* [Extracted text]
▼
I'm surprised at your answer wrt use of the tongue -- in Mandarin "j", the part of the tongue that makes contact with the roof of the mouth is the middle, and in "zh", the part of the tongue that makes contact with the roof of the mouth is the tip.
Not the parent, but I think you might be interested in reading about South Slavic languages [1], palatalization of these [2], and development of Serbo-Croatian [3], as well as Gaj work on the alphabet [4]. It's easy for someone who operates on a daily basis to hear the difference between sounds and wrote it correctly but for other people, especially those who live in different language group (Germanic vs Slavic groups) might have difficulties. But that's rather obvious, innit?
Đ, đ and DŽ, dž letters have counterparts in Polish in dź and dż digraphs and are used to represent same harder and softer sounds.
> You think an English word might use either sound based on the sounds that surround it?
▲
* [Given task 1]
Do these statements agree with the discussion of Mandarin and Slavic sounds? Answer yes or no for each, quoting the words of the discussion that decide it.
(a) In Mandarin "zh", the tip of the tongue touches the roof of the mouth.
(b) Polish writes the counterparts of Đ and DŽ as single letters.
(c) Germanic and Slavic are described as the same language group.
* [Given task 2]
Answer from the discussion of Mandarin and Slavic sounds:
(a) Which part of the tongue touches the roof of the mouth for Mandarin "j"?
(b) Whose work on the alphabet is suggested as reading?
(c) Which two Polish digraphs are named?
* [Given task 3] Carry the discussion of Mandarin and Slavic sounds forward from its last line.

* [Available data]
▼
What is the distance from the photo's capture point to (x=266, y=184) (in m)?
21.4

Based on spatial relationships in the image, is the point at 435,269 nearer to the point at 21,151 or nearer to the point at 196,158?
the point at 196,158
▲
* [Written reply 1]
(a) Yes: "in "zh", the part of the tongue that makes contact with the roof of the mouth is the tip"
(b) No: "have counterparts in Polish in dź and dż digraphs"
(c) No: "those who live in different language group (Germanic vs Slavic groups)"

* [Written reply 2]
(a) The middle
(b) Gaj's
(c) dź and dż

* [Written reply 3]
I don't know.
> does a minimal pair exist that distinguishes Đ from DŽ
Yes. Đak - DŽak (pupil / bag). The latter is though archaic and possibly loaned from turkish.
> English does not have any concept of a contrast between a 'soft' J and a 'hard' J
English does not have a concept of phonetic alphabet, so that's that. Same sound has multiple realizations in writing. Though I believe that the "soft/hard" distinction is between G and J: compare Gina, gigantic and Jake, jealous.
> I'm surprised at your answer wrt use of the tongue
>> English does not have any concept of a contrast between a 'soft' J and a 'hard' J
> English does not have a concept of phonetic alphabet, so that's that. Same sound has multiple realizations in writing.
Well, no, that doesn't matter at all. There are some sounds that English treats as being different from each other, and there are other sounds where no distinction is made, even if one might exist in reality. Spelling is an orthogonal concern. English speakers are only aware of one "J" sound, which is conventionally interpreted as the IPA /dʒ/.
> I believe that the "soft/hard" distinction is between G and J: compare Gina, gigantic and Jake, jealous.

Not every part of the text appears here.